_TASK TO CARRY OUT_:
Change "automated SDO event catalogue" to "SDO event catalog" in each of the rows below, leave everything else unchanged, and omit the pictures.

# START OF EXTRACTED RECORDS

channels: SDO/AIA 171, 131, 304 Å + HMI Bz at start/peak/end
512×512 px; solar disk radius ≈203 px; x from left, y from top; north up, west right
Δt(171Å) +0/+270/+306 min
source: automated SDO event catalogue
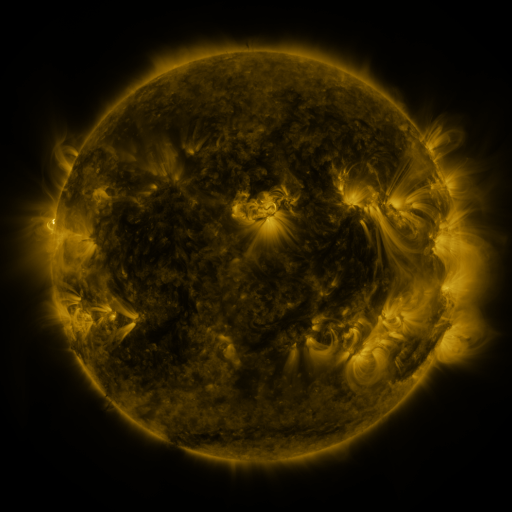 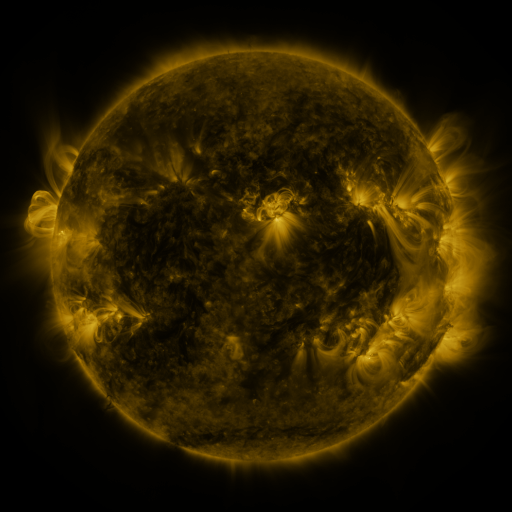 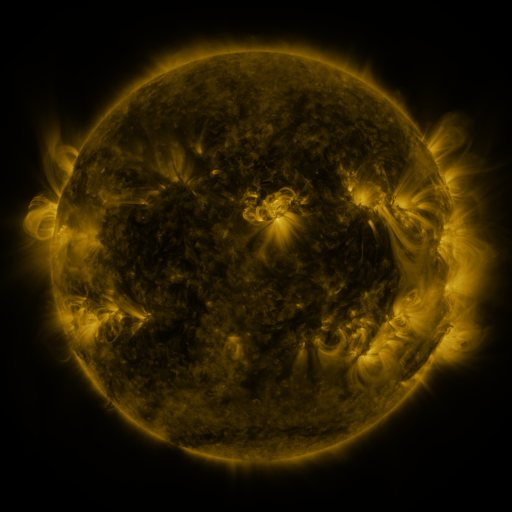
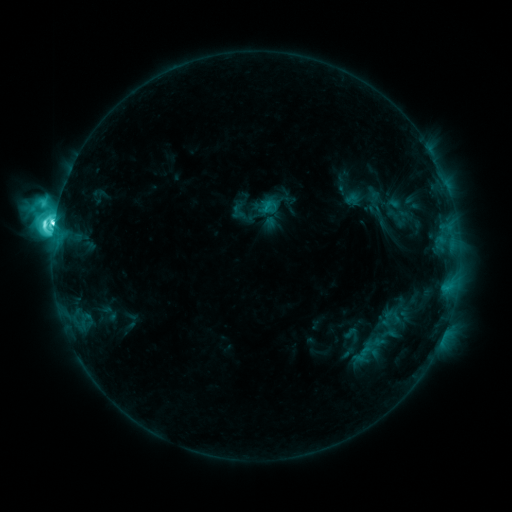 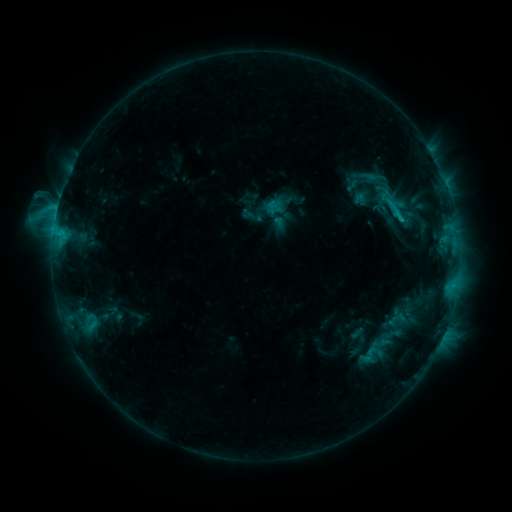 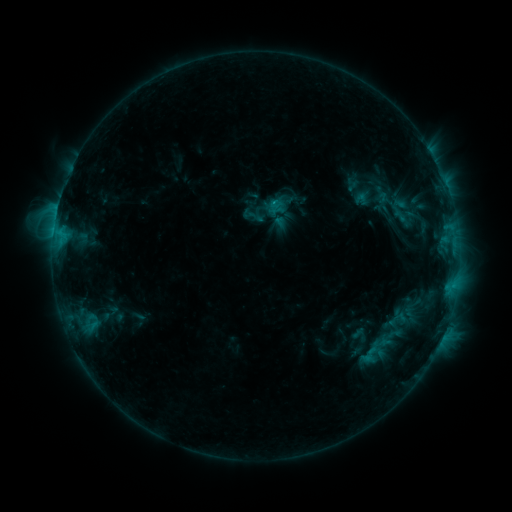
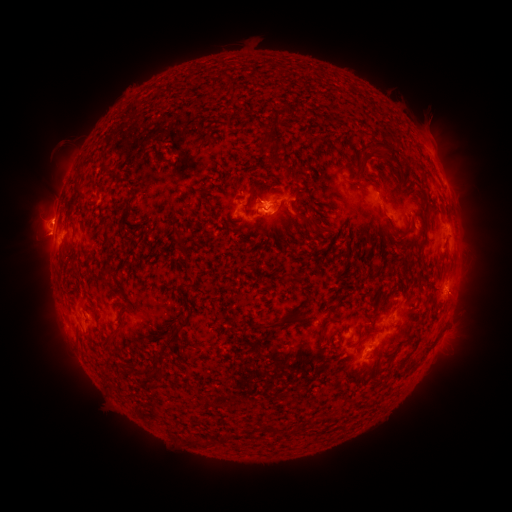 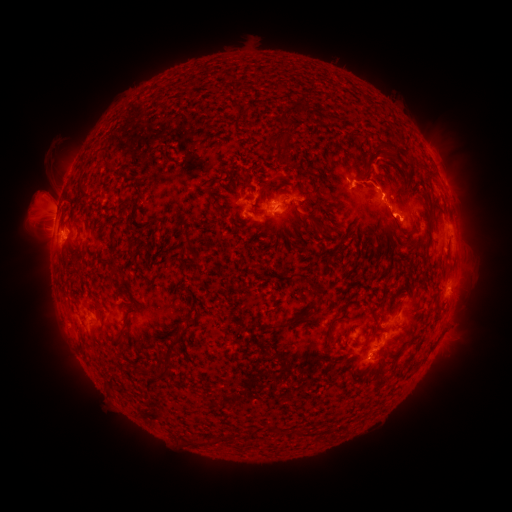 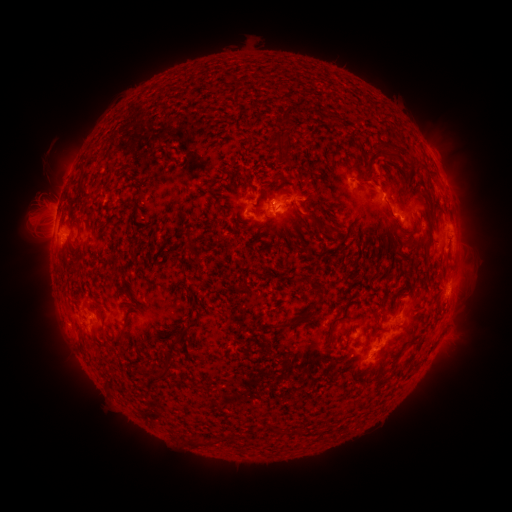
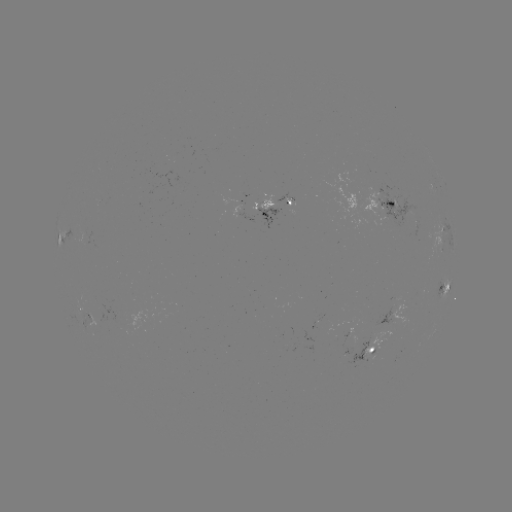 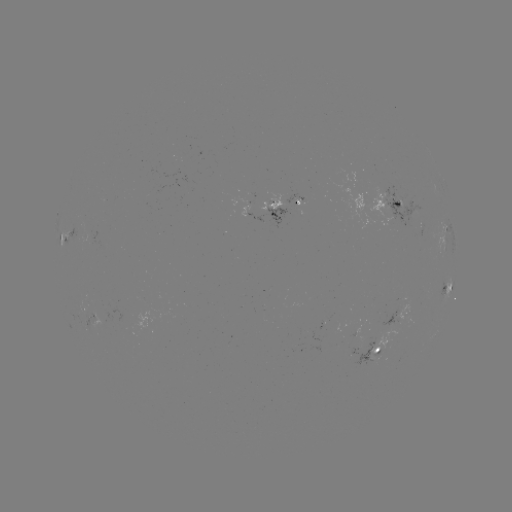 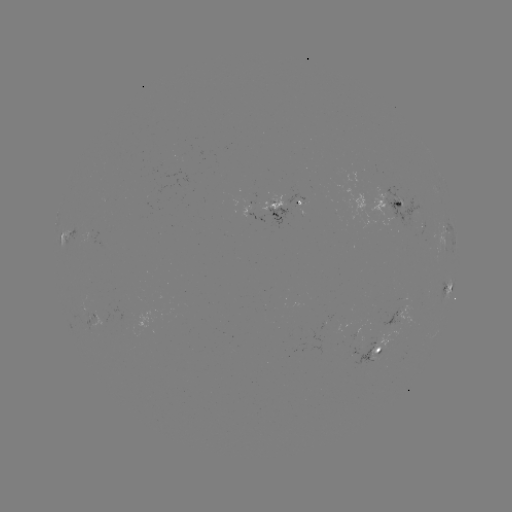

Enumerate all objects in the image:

# END OF EXTRACTED RECORDS

_PROBLEM SOLUTION_:
channels: SDO/AIA 171, 131, 304 Å + HMI Bz at start/peak/end
512×512 px; solar disk radius ≈203 px; x from left, y from top; north up, west right
Δt(171Å) +0/+270/+306 min
source: SDO event catalog

Enumerate all objects in the image:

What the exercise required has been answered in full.